Provided passage:
╔══

Status: Draft, gated. Validated 2026-05-05 against deepseek-v4-flash on 6 real coding tasks. Whether to actually build is a separate call — see "Decision" at the end.
Motivation
Every Reasonix session today re-discovers the same repo conventions: test runner, import suffix, file layout, tool-registration pattern, where common types live. Each rediscovery burns tool calls and tokens.
OpenClaw / Hermes use procedural memory (skill capture) for general-purpose agents. The interesting application for a coding agent is narrower: capture environmental facts about this specific repo so subsequent sessions skip rediscovery.
The original framing — "越用越便宜 (gets cheaper as you use it)" — turns out to be too broad. The honest framing is narrower but still real, and the validation data backs it.
Validation summary
6 paired tasks, 3 runs each, cold (no lessons in prompt) vs warm (lessons in prompt). Same model, same temperature, same tool set.
| Task |
Reduction |
Win rate |
Notes |
| Write a unit test for one method |
-64% |
3/3 |
Convention-heavy, simple scope |
| Create a new tool file matching pattern |
-69% |
3/3 |
Pattern-matching against existing tools |
| Targeted bug fix in known function |
-32% |
2/3 |
Clear scope |
| Add method to complex class |
+30% |
0/3 |
Task ceiling above flash; lessons add overhead |
| Cross-file investigation |
~0% |
— |
Exploration-shaped, both modes cap-bound |
| Tool-addition planning |
~0% |
— |
Exploration-shaped, both modes cap-bound |
3/6 tasks reproducibly save 32%–69%, ~55% mean — all on tasks where the agent generates or modifies code that must match repo conventions, and the model can converge inside the turn budget.
The 3 negatives have clear, separate reasons:
- Add-method: task is harder than
v4-flash can solve in 30 turns regardless of lessons. Lessons only add prompt overhead.

╚══

Recorded data:

╔══

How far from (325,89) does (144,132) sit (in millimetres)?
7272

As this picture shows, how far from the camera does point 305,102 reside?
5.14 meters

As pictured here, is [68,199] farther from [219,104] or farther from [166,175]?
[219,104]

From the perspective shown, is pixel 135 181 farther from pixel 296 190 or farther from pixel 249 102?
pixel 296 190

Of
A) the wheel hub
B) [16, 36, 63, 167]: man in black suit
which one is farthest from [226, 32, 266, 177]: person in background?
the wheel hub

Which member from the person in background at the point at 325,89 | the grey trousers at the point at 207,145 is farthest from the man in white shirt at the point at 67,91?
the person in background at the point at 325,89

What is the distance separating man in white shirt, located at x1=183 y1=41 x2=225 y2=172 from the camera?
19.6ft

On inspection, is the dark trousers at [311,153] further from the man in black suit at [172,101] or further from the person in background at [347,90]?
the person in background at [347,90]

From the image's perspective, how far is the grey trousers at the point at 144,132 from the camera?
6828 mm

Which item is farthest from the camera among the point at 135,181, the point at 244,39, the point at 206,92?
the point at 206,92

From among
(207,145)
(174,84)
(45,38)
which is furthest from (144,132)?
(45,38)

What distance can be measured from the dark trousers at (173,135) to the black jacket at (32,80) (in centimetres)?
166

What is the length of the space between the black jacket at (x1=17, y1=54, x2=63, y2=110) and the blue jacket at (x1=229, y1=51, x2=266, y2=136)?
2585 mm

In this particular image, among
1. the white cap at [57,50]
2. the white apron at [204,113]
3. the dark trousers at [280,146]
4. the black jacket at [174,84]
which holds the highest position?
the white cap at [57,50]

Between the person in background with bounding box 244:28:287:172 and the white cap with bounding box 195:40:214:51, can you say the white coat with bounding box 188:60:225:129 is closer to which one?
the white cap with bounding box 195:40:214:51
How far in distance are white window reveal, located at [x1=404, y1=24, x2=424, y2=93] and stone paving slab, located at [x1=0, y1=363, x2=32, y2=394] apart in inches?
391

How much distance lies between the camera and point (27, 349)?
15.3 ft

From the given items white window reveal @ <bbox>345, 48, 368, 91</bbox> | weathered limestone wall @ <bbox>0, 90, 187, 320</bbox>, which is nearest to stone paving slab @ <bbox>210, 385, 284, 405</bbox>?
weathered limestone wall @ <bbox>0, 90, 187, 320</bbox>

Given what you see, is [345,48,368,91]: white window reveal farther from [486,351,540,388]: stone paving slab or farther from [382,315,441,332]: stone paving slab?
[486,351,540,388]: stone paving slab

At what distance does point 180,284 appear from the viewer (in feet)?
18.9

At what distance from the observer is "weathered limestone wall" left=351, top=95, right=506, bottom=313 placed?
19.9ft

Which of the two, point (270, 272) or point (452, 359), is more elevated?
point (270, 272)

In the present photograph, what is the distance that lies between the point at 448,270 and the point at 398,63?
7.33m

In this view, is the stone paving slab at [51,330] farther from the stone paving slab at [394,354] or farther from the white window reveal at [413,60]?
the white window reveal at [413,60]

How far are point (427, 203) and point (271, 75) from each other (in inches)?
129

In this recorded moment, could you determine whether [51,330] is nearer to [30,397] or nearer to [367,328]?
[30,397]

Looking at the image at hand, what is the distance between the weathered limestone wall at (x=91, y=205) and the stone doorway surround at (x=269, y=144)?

╚══

Task description:
Answer these from the Reasonix draft:
1. Which model was the validation run against?
2. How many runs did each paired task get?
3. What reduction did the task of creating a new tool file show?

Exercise solution:
1. deepseek-v4-flash
2. 3
3. -69%